Subtract 1 hour from date in UNIX shell script
ShellDatetimeUnixShell Problem Overview
I have the following in a shell script. How can I subtract one hour while retaining the formatting?
DATE=`date "+%m/%d/%Y -%H:%M:%S"`
Shell Solutions
Solution 1 - Shell
The following command works on recent versions of GNU date
:
date -d '1 hour ago' "+%m/%d/%Y -%H:%M:%S"
Solution 2 - Shell
date -v-60M "+%m/%d/%Y -%H:%M:%S"
DATE=`date -v-60M "+%m/%d/%Y -%H:%M:%S"`
If you have bash version 4.4+
you can use bash's internal date printing and arithmetics:
printf "current date: %(%m/%d/%Y -%H:%M:%S)T\n"
printf "date - 60min: %(%m/%d/%Y -%H:%M:%S)T\n" $(( $(printf "%(%s)T") - 60 * 60 ))
The $(printf "%(%s)T")
prints the epoch seconds, the $(( epoch - 60*60 ))
is bash-aritmetics - subtracting 1hour in seconds. Prints:
current date: 04/20/2017 -18:14:31
date - 60min: 04/20/2017 -17:14:31
Solution 3 - Shell
if you need substract with timestamp :
timestamp=$(date +%s -d '1 hour ago');
Solution 4 - Shell
This work on my Ubuntu 16.04 date
:
date --date="@$(($(date +%s) - 3600))" "+%m/%d/%Y -%H:%M:%S"
And the date
version is date (GNU coreutils) 8.25
Solution 5 - Shell
$ date +%Y-%m-%d-%H
2019-04-09-20
$ date -v-1H +%Y-%m-%d-%H
2019-04-09-19
But in shell use as like date +%Y-%m-%d-%H
, date -v-1H +%Y-%m-%d-%H
Solution 6 - Shell
Convert to timestamp (a long integer), subtract the right number of milliseconds, reformat to the format you need.
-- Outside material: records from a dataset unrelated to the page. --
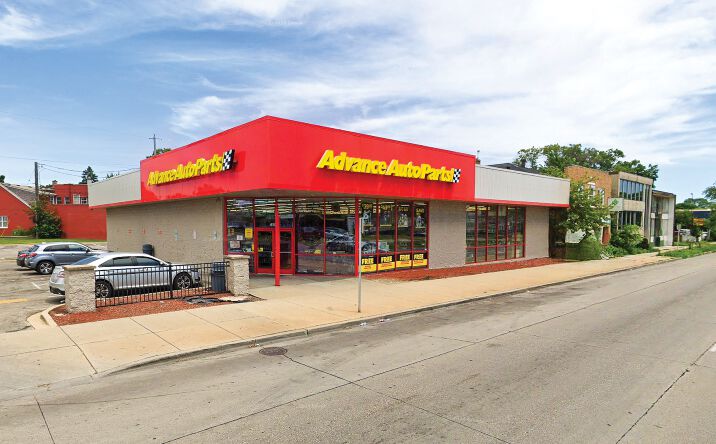 Pictures of Retail property located at 4934 W Fond du Lac Ave, Milwaukee, WI 53216 for lease - image #1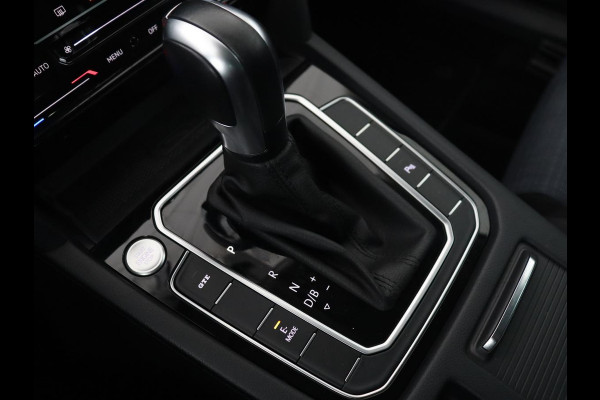 Volkswagen Passat Variant 1.4 TSI PHEV GTE Business | Adaptive Cruise | Navigatie | Virtual Cockpit | Massage | Stoelverwarming | Carplay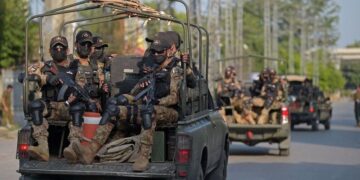 پشاور میں سکیورٹی فورسز کا آپریشن  کمانڈر سمیت 5 دہشتگرد ہلاک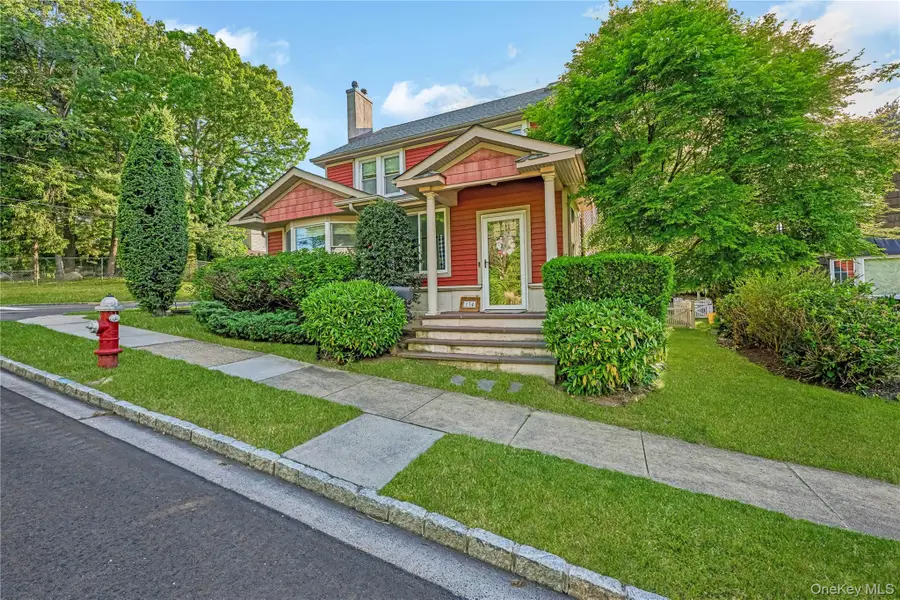 134 Singworth Street, Oyster Bay, NY 11771 - #2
Hard to give more details since you don't specify a programming language...
Solution 7 - Shell
If you need change timezone before subtraction with new format too:
$(TZ=US/Eastern date -d '1 hour ago' '+%Y-%m-%d %H:%M')
Solution 8 - Shell
Here another way to subtract 1 hour.
yesterdayDate=`date -d '2018-11-24 00:09 -1 hour' +'%Y-%m-%d %H:%M'`
echo $yesterdayDate
Output:
2018-11-23 23:09
I hope that it can help someone.
Solution 9 - Shell
DATE=date -1H "+%m/%d/%Y -%H:%M:%S"